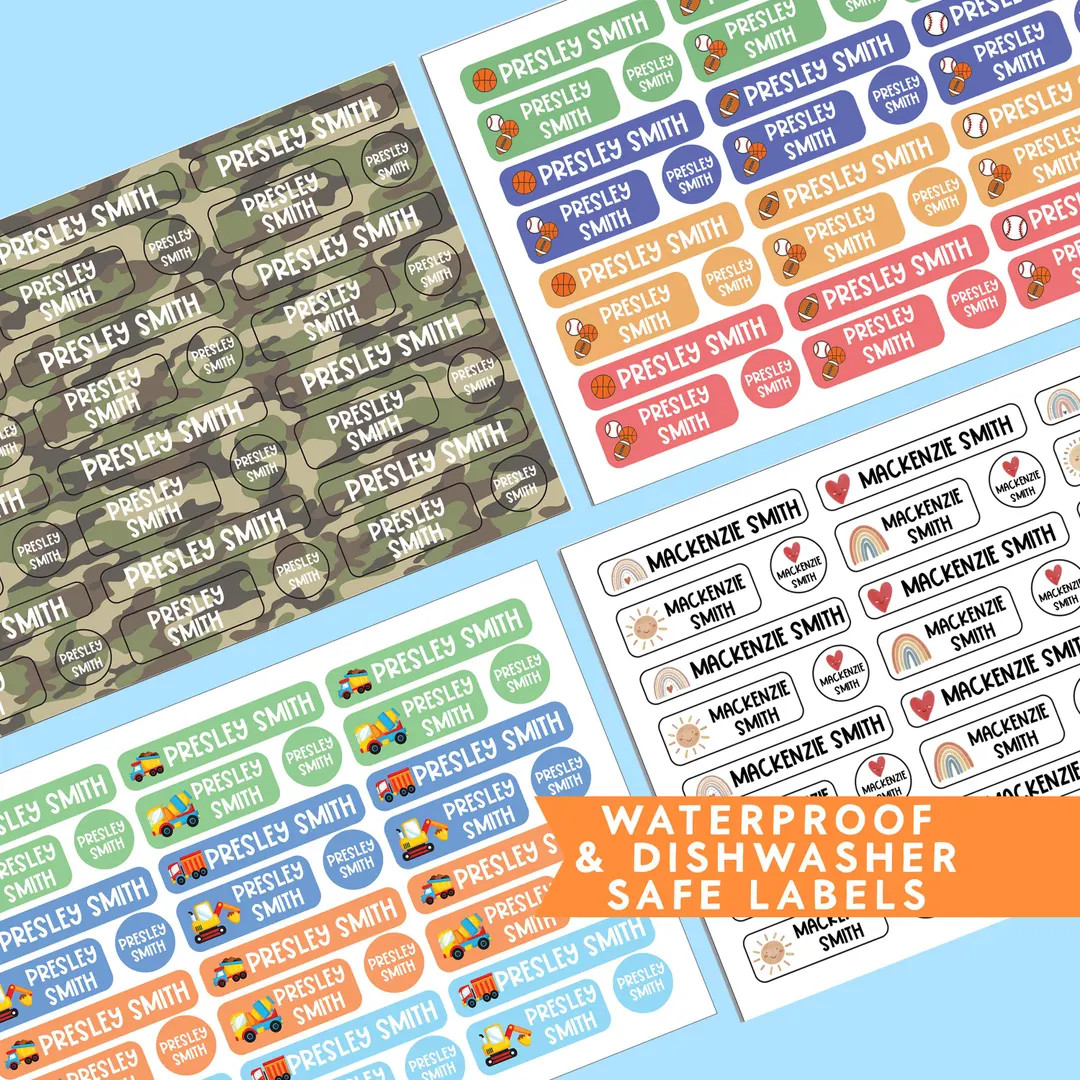 Kids Name Stickers, Daycare Name Labels, Preschool Name Labels, Waterproof Name Labels, School Su... | Etsy (US)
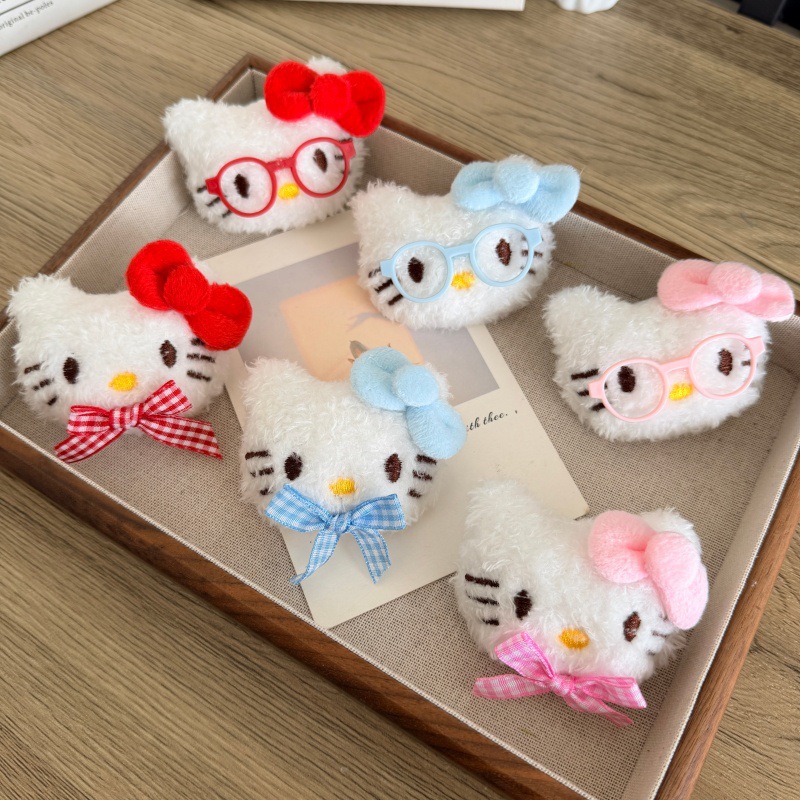 Cartoon Plush Wearing Glasses Kt Cat Clothing Shoes Socks Bags Accessories Bow Kitten Doll Decorative Brooch Pendant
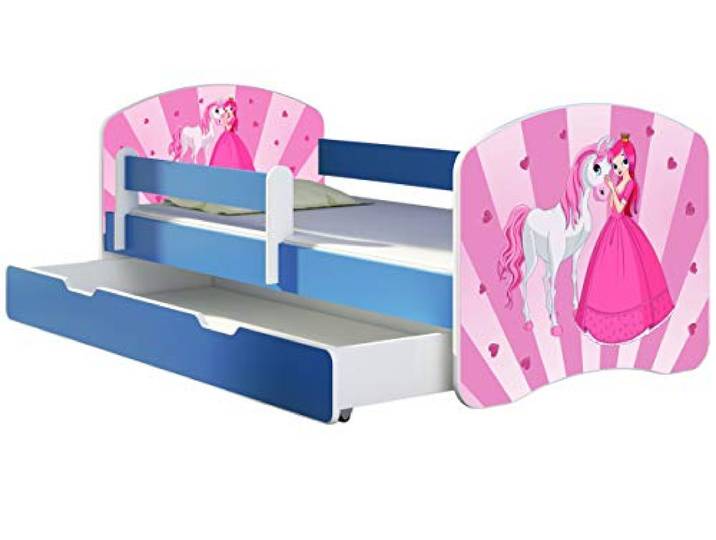 ACMA Kinderbett Jugendbett mit Einer Schublade und Matratze Blau mit Rausfallschutz Lattenrost II 140x70 160x80 180x80 (08 Princess, 180x80 + Bettkasten)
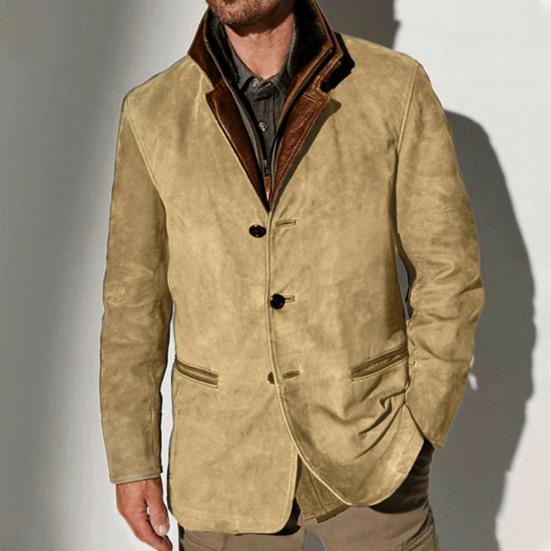 Мужская куртка Осень Зима Ретро Пэчворк Имитация Двухслойности Ложные Карманы Однобортный Кардиган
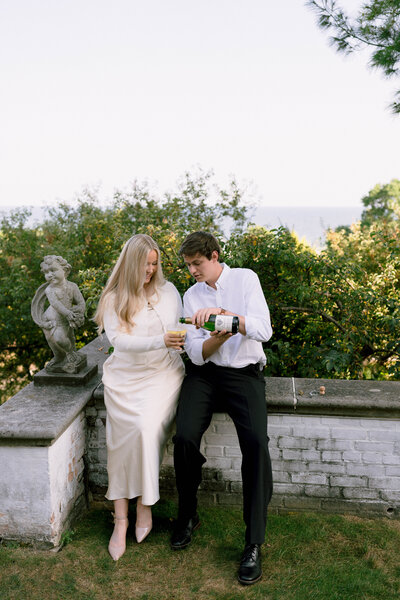 Sand dune engagement session with couple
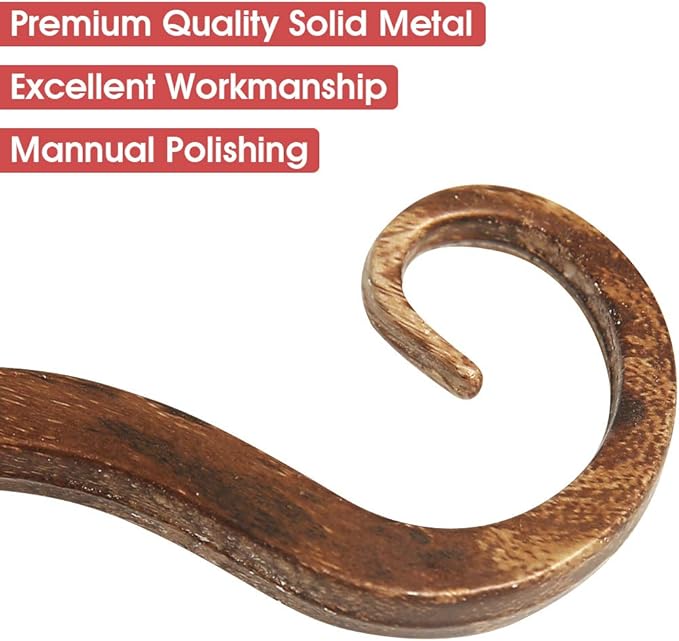 Jardim 2 Pack 6 Inch Premium Decorative Metal Iron Wall Hook, Indoor Outdoor Plant Hanger, Rustic Hanging Gardening Bracket Hook, for Planters, Bird Feeders, Lanterns, Wind Chimes (Coffee)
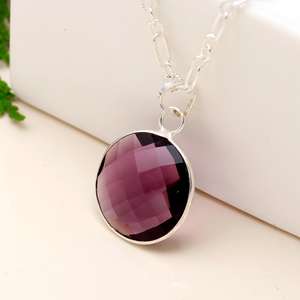 Elegante collar de moda étnica de 18 pulgadas, colgante de plata de ley 925 con piedras preciosas de amatista púrpura para regalos - Product Image 4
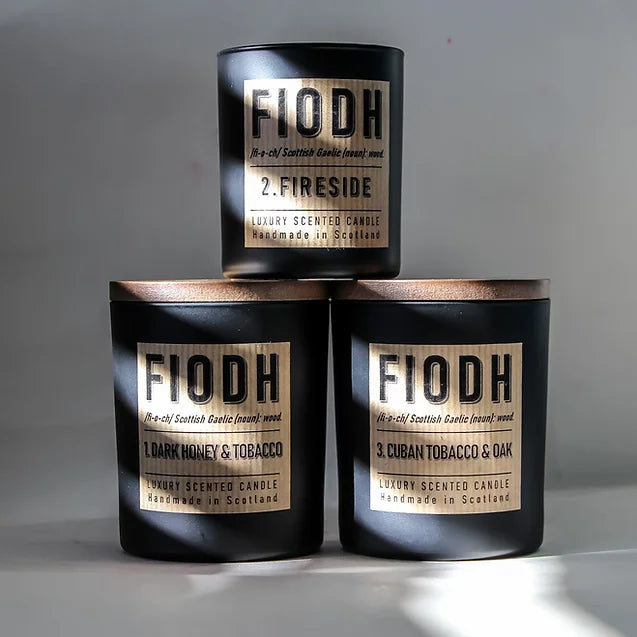 Fiodh 4 (Sandalwood and Black Tea) Large Candle by Hamilton and Morris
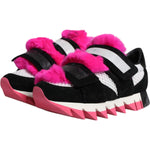 Dolce & Gabbana Black Pink Fur Embellished Sneakers Shoes LA11997-35.5
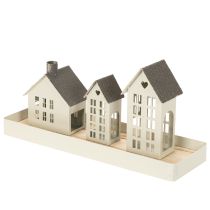 Artikel Lichthaus Set Metall Grau drei Häuser mit Tablett 35 cm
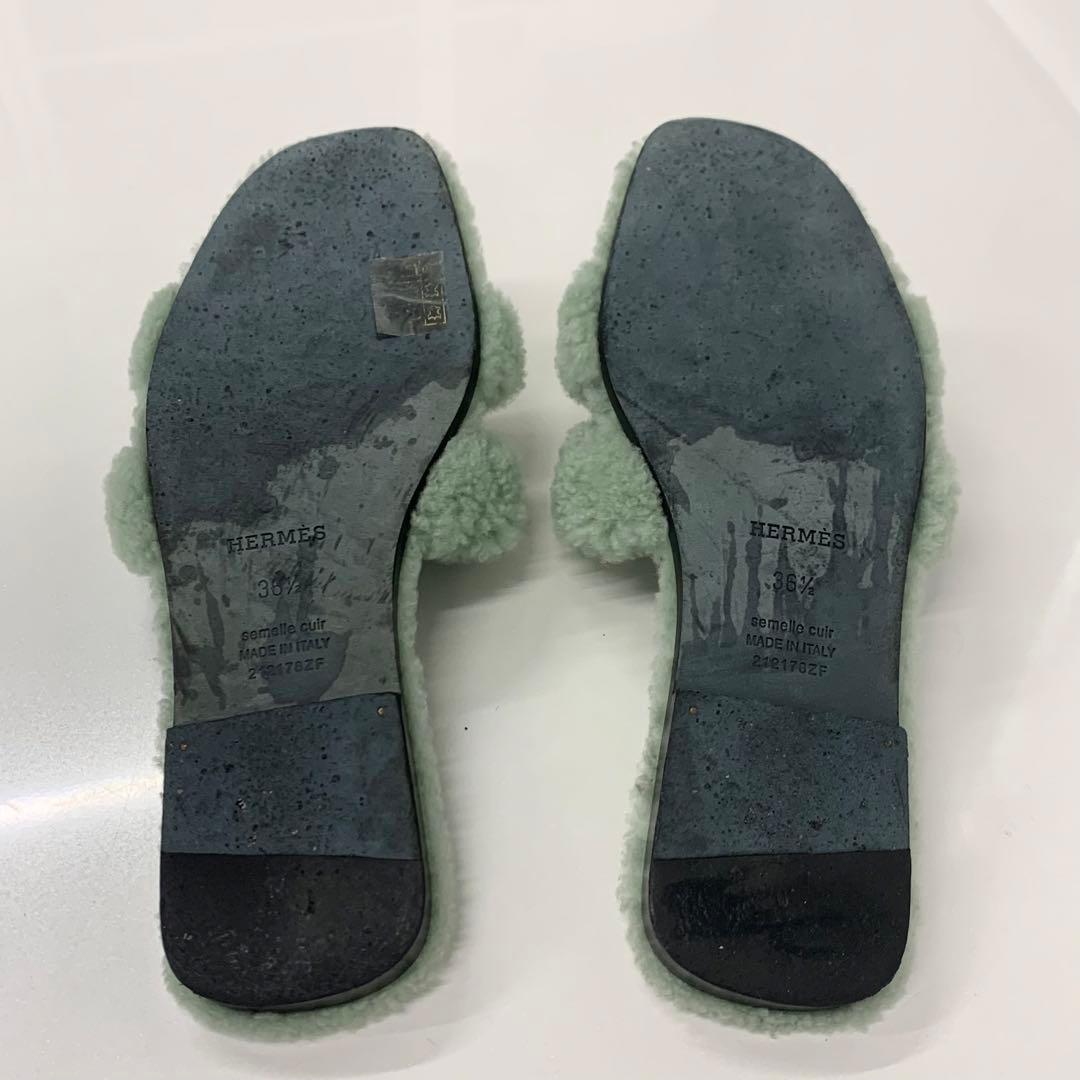 Hermes Oran Shearling Sandals Green — view 6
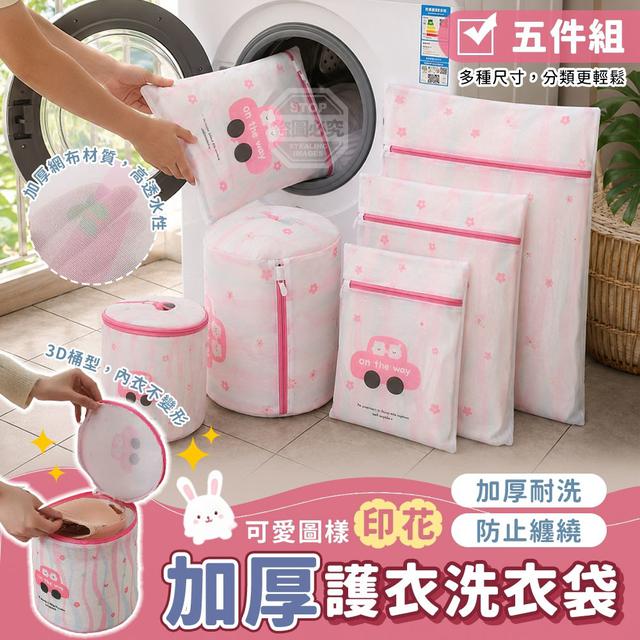 【預購商品】【0707結單】【批發】可愛圖樣印花 加厚護衣洗衣袋5件組 260706-04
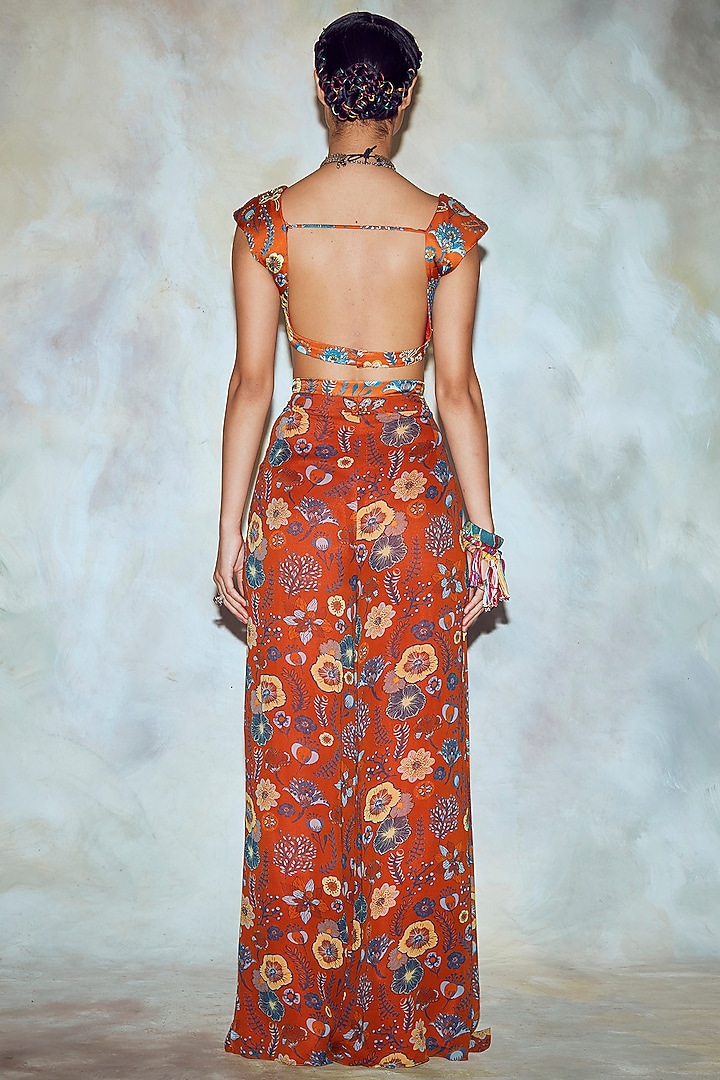 Rust Jaal Printed Palazzo Pant Set by DiyaRajvvir at Pernia's Pop Up Shop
——————————
## WHAT THE TASK ASKS
All of the records should be set down exactly, minus the pictures they hold.

## RESULT OF THE TASK
 Kids Name Stickers, Daycare Name Labels, Preschool Name Labels, Waterproof Name Labels, School Su... | Etsy (US)
 Cartoon Plush Wearing Glasses Kt Cat Clothing Shoes Socks Bags Accessories Bow Kitten Doll Decorative Brooch Pendant
 ACMA Kinderbett Jugendbett mit Einer Schublade und Matratze Blau mit Rausfallschutz Lattenrost II 140x70 160x80 180x80 (08 Princess, 180x80 + Bettkasten)
 Мужская куртка Осень Зима Ретро Пэчворк Имитация Двухслойности Ложные Карманы Однобортный Кардиган
 Sand dune engagement session with couple
 Jardim 2 Pack 6 Inch Premium Decorative Metal Iron Wall Hook, Indoor Outdoor Plant Hanger, Rustic Hanging Gardening Bracket Hook, for Planters, Bird Feeders, Lanterns, Wind Chimes (Coffee)
 Elegante collar de moda étnica de 18 pulgadas, colgante de plata de ley 925 con piedras preciosas de amatista púrpura para regalos - Product Image 4
 Fiodh 4 (Sandalwood and Black Tea) Large Candle by Hamilton and Morris
 Dolce & Gabbana Black Pink Fur Embellished Sneakers Shoes LA11997-35.5
 Artikel Lichthaus Set Metall Grau drei Häuser mit Tablett 35 cm
 Hermes Oran Shearling Sandals Green — view 6
 【預購商品】【0707結單】【批發】可愛圖樣印花 加厚護衣洗衣袋5件組 260706-04
 Rust Jaal Printed Palazzo Pant Set by DiyaRajvvir at Pernia's Pop Up Shop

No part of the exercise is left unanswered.